Trimethoprim-sulfamethoxazole minimum inhibitory concentration distribution among Enterococcus faecalis isolates. Green columns – percent of susceptible isolates, red – resistant (EUCAST 2021 breakpoints), N – number of isolates.
Figure-2.
Trimethoprim-sulfamethoxazole minimum inhibitory concentration distribution among Enterococcus faecium isolates. Green columns – percent of susceptible isolates, red – resistant (EUCAST 2021 breakpoints), N – number of isolates.
Furthermore, we found high resistance levels to rifampicin, tetracyclines, ciprofloxacin, and erythromycin (Tables-2 and 3), whereas resistance to ampicillin, streptomycin, and chloramphenicol was lower in most cases. For example, among E. faecium isolates from chickens, 44%, 76%, 61%, and 49% were resistant to rifampicin, ciprofloxacin, erythromycin, and tetracycline, respectively, whereas only 15%, 5%, and 0% were resistant to ampicillin, chloramphenicol, and gentamycin/vancomycin, respectively (Table-3).
Resistance to vancomycin
Resistance to vancomycin is the most important issue for enterococci. In the WHO global priority pathogens list, vancomycin-resistant E. faecium is categorized as a high priority for urgently needing new antimicrobials [31]. We did not find any single vancomycin-resistant isolate following microbiological and clinical breakpoints.
Resistance to rifampicin
According to CLSI criteria, resistance to rifampicin (no <40%) was the highest among all antimicrobials tested. Resistance to this drug was lower for enterococci from turkeys and chickens than cattle and sheep, showing this trend to be opposite that of other antimicrobials. Rifampicin MIC distribution is shown in Figures-3 and 4.
Figure-3.
Rifampicin minimum inhibitory concentration distribution among Enterococcus faecalis isolates. Green columns – percent of susceptible isolates, yellow – intermediate resistant, red – resistant (CLSI 2021 breakpoints), N – number of isolates.
Figure-4.
Rifampicin minimum inhibitory concentration distribution among Enterococcus faecium isolates. Green columns – percent of susceptible isolates, yellow – intermediate resistant, red – resistant (CLSI 2021 breakpoints), N – number of isolates.

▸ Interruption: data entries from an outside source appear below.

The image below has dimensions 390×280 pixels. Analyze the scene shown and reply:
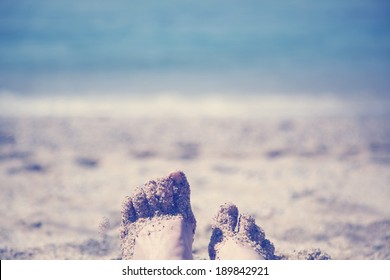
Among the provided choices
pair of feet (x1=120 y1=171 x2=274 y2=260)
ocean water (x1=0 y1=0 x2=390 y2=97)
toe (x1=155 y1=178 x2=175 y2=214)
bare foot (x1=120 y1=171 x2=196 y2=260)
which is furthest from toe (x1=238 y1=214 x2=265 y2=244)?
ocean water (x1=0 y1=0 x2=390 y2=97)

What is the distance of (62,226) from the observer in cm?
420

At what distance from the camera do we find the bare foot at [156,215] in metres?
2.92

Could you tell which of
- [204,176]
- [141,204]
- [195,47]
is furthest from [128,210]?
[195,47]

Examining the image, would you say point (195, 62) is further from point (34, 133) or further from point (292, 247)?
Result: point (292, 247)

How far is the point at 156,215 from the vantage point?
308 cm

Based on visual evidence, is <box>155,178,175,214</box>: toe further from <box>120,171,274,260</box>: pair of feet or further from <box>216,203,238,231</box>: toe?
<box>216,203,238,231</box>: toe

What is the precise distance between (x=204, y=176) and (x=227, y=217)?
2.54 m

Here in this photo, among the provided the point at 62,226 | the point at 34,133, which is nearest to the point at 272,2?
the point at 34,133

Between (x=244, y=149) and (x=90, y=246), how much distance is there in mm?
3183

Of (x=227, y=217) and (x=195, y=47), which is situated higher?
(x=195, y=47)

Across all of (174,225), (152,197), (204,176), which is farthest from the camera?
(204,176)

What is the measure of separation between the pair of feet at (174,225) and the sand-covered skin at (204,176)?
1.26ft

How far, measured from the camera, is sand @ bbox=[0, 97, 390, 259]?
3.93 metres

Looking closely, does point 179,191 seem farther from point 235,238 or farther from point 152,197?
point 235,238
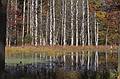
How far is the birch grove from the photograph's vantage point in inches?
2253

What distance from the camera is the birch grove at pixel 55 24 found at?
2253 inches

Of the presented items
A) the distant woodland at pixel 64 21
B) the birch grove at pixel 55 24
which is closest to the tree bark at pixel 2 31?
the birch grove at pixel 55 24

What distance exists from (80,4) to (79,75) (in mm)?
61251

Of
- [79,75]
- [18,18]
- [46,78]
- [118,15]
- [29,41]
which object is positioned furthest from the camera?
[118,15]

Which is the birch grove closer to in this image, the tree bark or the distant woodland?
the distant woodland

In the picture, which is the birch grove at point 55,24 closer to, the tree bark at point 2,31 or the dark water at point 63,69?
the dark water at point 63,69

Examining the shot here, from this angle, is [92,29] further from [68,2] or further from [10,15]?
[10,15]

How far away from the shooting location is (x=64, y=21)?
2311 inches

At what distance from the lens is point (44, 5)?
235ft

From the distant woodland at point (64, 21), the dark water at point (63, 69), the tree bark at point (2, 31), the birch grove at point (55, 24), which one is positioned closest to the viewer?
the tree bark at point (2, 31)

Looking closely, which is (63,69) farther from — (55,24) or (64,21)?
(55,24)

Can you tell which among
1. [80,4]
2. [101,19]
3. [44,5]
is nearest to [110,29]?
[101,19]

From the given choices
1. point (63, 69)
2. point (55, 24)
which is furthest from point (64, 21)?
point (63, 69)

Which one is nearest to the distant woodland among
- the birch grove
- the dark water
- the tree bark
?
the birch grove
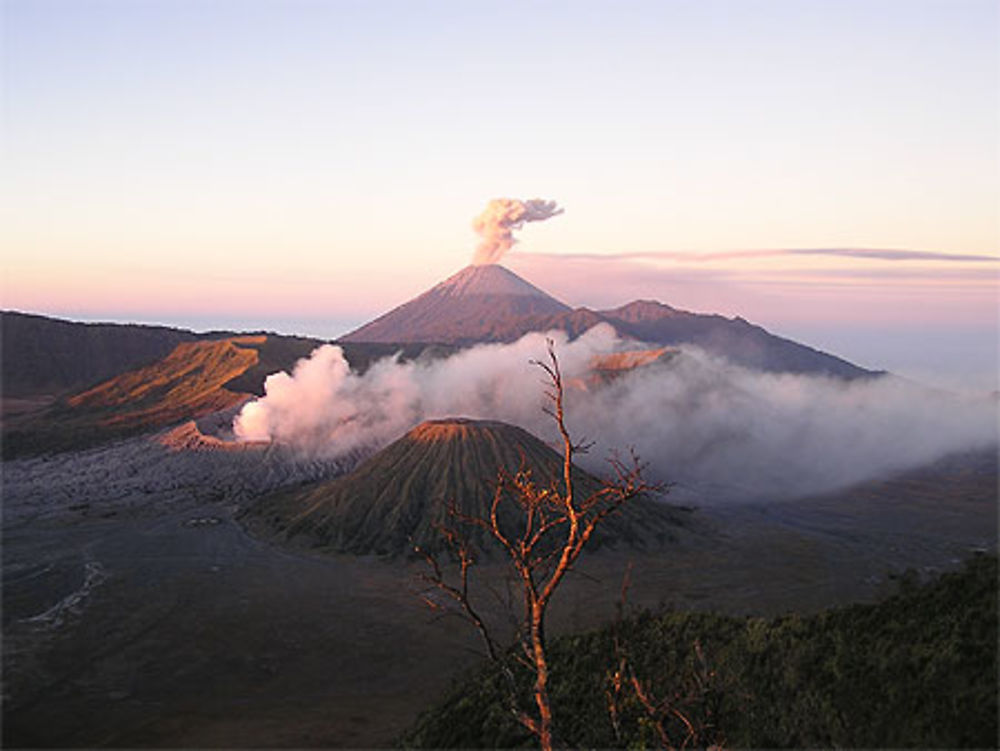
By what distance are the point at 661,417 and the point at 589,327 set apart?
88.0 metres

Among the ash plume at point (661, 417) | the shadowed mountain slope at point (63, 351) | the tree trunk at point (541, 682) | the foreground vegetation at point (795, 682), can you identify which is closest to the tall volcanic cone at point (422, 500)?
the ash plume at point (661, 417)

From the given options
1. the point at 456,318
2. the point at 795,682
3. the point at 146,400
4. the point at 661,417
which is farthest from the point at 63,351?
the point at 795,682

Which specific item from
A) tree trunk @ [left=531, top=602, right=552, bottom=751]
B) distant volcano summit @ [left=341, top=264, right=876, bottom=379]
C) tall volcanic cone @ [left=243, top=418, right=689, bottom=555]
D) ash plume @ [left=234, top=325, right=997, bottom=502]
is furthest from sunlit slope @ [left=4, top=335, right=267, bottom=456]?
tree trunk @ [left=531, top=602, right=552, bottom=751]

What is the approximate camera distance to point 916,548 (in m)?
46.3

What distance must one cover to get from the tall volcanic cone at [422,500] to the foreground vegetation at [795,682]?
26.3 meters

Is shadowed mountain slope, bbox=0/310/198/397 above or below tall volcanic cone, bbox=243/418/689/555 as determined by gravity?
above

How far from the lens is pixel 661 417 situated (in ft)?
273

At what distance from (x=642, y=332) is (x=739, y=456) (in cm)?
10000

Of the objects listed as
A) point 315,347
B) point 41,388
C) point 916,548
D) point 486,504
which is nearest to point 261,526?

Comparison with other studies
Our results partly correlate with the data on enterococci isolated from animals in other countries. The studies discussed below were performed using the CLSI clinical breakpoints [22]. For enterococci isolated from pigs and poultry in one China Province, the authors report frequent resistance (50-93%) to tetracycline, erythromycin, and rifampicin, an intermediate resistance rate (~30%) to phenicols (chloramphenicol and florfenicol) and enrofloxacin, and a low resistance rate to penicillins (4% to ampicillin) [32]. In E. faecalis isolated from chickens in Colombia, high resistance was found for tetracycline (98.1%), erythromycin (82.0%), and enrofloxacin (80.6%) [33].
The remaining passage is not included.